### Page extract
▽

When changing the strings of my bass or guitar, I've been told that this has to be done string by string because apparently, removing all the strings brings damage to the sound of the instrument (they don't tell me what is the damage tho).

Is this true? What is the correct way to change the strings of my instrument?


I have been playing guitars for well over 40 years, and have owned dozens and dozens of them. I have changed the strings on (and done proper set-up for neck flatness, string action, and intonation) probably a hundred in all my years.

Though I can see that there might be some benefit from changing the strings out one at a time, I can also confess that I have never had a single problem result from taking them all off, and then carefully restringing, after taking the time to polish the frets.

As MickeyF stated, if your guitar becomes damaged from removing all the strings at once, it's probably not all that well made, or you made the mistake of cutting them off without first un-winding them to a slack state in the first place.

Bottom line, you can remove all the strings, and not fear that the sound of the guitar will change or degrade.

  • or you made the mistake of cutting them off without first un-winding them to a slack state in the first place - +1 . It's the sudden release of tension that is potentially most damaging. I once bought a bass and asked them to put different strings on it. When I called to ask if it was ready, I was told "we snipped off the old strings and we're putting on new ones now". I canceled the order. – Stinkfoot Feb 12 '18 at 2:24
  • +1 for noting that, with all the strings removed, it’s easy to clean the frets and the fretboard and, if needed, apply a little oil. – trw Jan 16 at 2:17

No, it won't affect the sound - although a new set of strings in itself will.

△

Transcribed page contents
▽

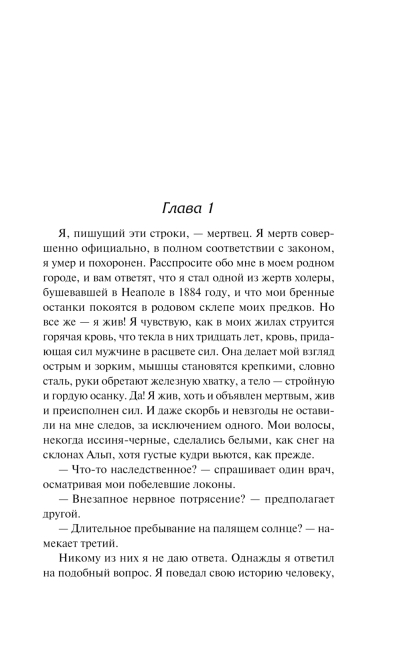 Глава 1

Я, пишущий эти строки, — мертвец. Я мертв совершенно официально, в полном соответствии с законом, я умер и похоронен. Расспросите обо мне в моем родном городе, и вам ответят, что я стал одной из жертв холеры, бушевавшей в Неаполе в 1884 году, и что мои бренные останки покоятся в родовом склепе моих предков. Но все же — я жив! Я чувствую, как в моих жилах струится горячая кровь, что текла в них тридцать лет, кровь, придающая сил мужчине в расцвете сил. Она делает мой взгляд острым и зорким, мышцы становятся крепкими, словно сталь, руки обретают железную хватку, а тело — стройную и гордую осанку. Да! Я жив, хоть и объявлен мертвым, жив и преисполнен сил. И даже скорбь и невзгоды не оставили на мне следов, за исключением одного. Мои волосы, некогда иссиня-черные, сделались белыми, как снег на склонах Альп, хотя густые кудри вьются, как прежде.

— Что-то наследственное? — спрашивает один врач, осматривая мои побелевшие локоны.

— Внезапное нервное потрясение? — предполагает другой.

— Длительное пребывание на палящем солнце? — намекает третий.

Никому из них я не даю ответа. Однажды я ответил на подобный вопрос. Я поведал свою историю человеку,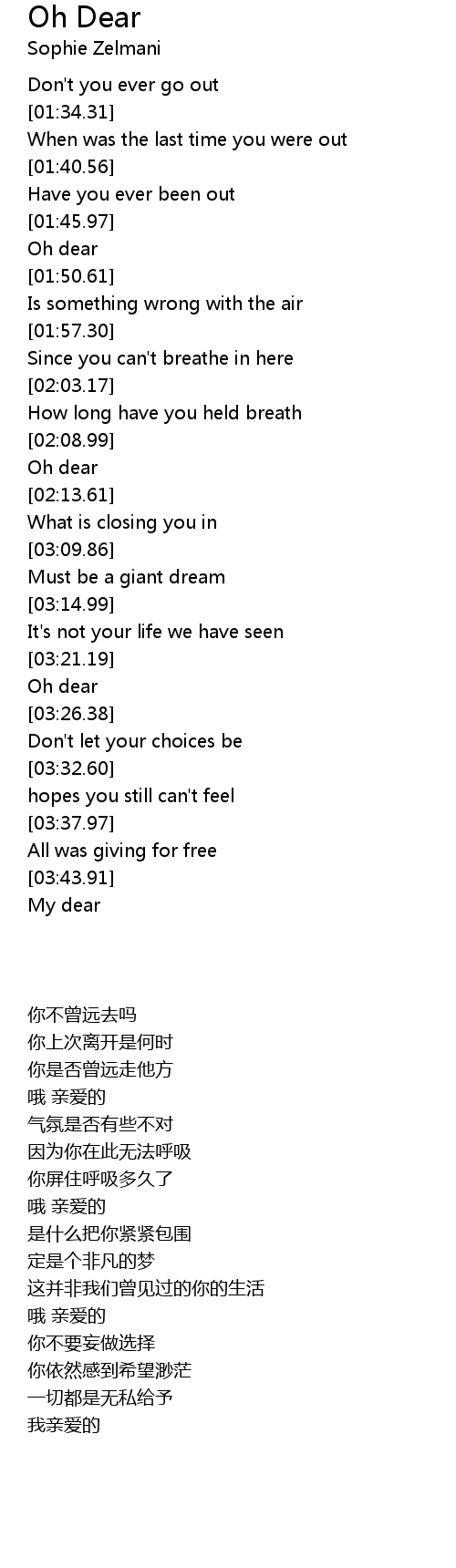 Oh Dear
Sophie Zelmani

Don't you ever go out
[01:34.31]
When was the last time you were out
[01:40.56]
Have you ever been out
[01:45.97]
Oh dear
[01:50.61]
Is something wrong with the air
[01:57.30]
Since you can't breathe in here
[02:03.17]
How long have you held breath
[02:08.99]
Oh dear
[02:13.61]
What is closing you in
[03:09.86]
Must be a giant dream
[03:14.99]
It's not your life we have seen
[03:21.19]
Oh dear
[03:26.38]
Don't let your choices be
[03:32.60]
hopes you still can't feel
[03:37.97]
All was giving for free
[03:43.91]
My dear

你不曾远去吗
你上次离开是何时
你是否曾远走他方
哦 亲爱的
气氛是否有些不对
因为你在此无法呼吸
你屏住呼吸多久了
哦 亲爱的
是什么把你紧紧包围
定是个非凡的梦
这并非我们曾见过的你的生活
哦 亲爱的
你不要妄做选择
你依然感到希望渺茫
一切都是无私给予
我亲爱的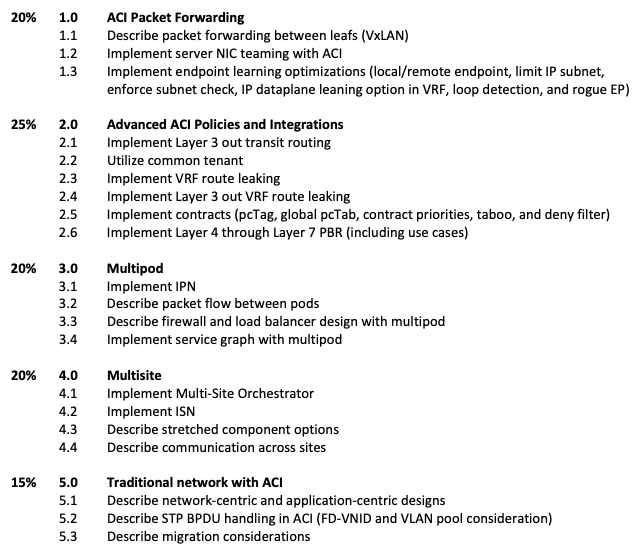 20% 1.0 ACI Packet Forwarding
1.1 Describe packet forwarding between leafs (VxLAN)
1.2 Implement server NIC teaming with ACI
1.3 Implement endpoint learning optimizations (local/remote endpoint, limit IP subnet, enforce subnet check, IP dataplane leaning option in VRF, loop detection, and rogue EP)

25% 2.0 Advanced ACI Policies and Integrations
2.1 Implement Layer 3 out transit routing
2.2 Utilize common tenant
2.3 Implement VRF route leaking
2.4 Implement Layer 3 out VRF route leaking
2.5 Implement contracts (pcTag, global pcTab, contract priorities, taboo, and deny filter)
2.6 Implement Layer 4 through Layer 7 PBR (including use cases)

20% 3.0 Multipod
3.1 Implement IPN
3.2 Describe packet flow between pods
3.3 Describe firewall and load balancer design with multipod
3.4 Implement service graph with multipod

20% 4.0 Multisite
4.1 Implement Multi-Site Orchestrator
4.2 Implement ISN
4.3 Describe stretched component options
4.4 Describe communication across sites

15% 5.0 Traditional network with ACI
5.1 Describe network-centric and application-centric designs
5.2 Describe STP BPDU handling in ACI (FD-VNID and VLAN pool consideration)
5.3 Describe migration considerations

△

### Brief A
According to the string-changing discussion, how long has the person answering the question been playing guitars?
### Brief B
Repeat the string-changing discussion from "I have been" up to and including "all my years.".
### Brief C
Write the next part of the string-changing discussion, picking up right after its last sentence.
These items have no connection to the string-changing discussion.

### Exercise result A
Well over 40 years.

### Exercise result B
I have been playing guitars for well over 40 years, and have owned dozens and dozens of them. I have changed the strings on (and done proper set-up for neck flatness, string action, and intonation) probably a hundred in all my years.

### Exercise result C
The best way is to change the strings one at a time, bringing the new one to pitch each time. That way, the tension on the neck is kept fairly static, although there's not a lot wrong with relieving it of all tension - there's not a lot of point, and it then takes longer for the new strings to settle into tune.

EDIT: all I can think of is that if the bridge isn't a fixed sort, with all the strings off, it will move out of place and the guitar will have to be re-intonated. Not a particularly difficult task, but one avoided by keeping the bridge trapped under the tension of the remaining strings.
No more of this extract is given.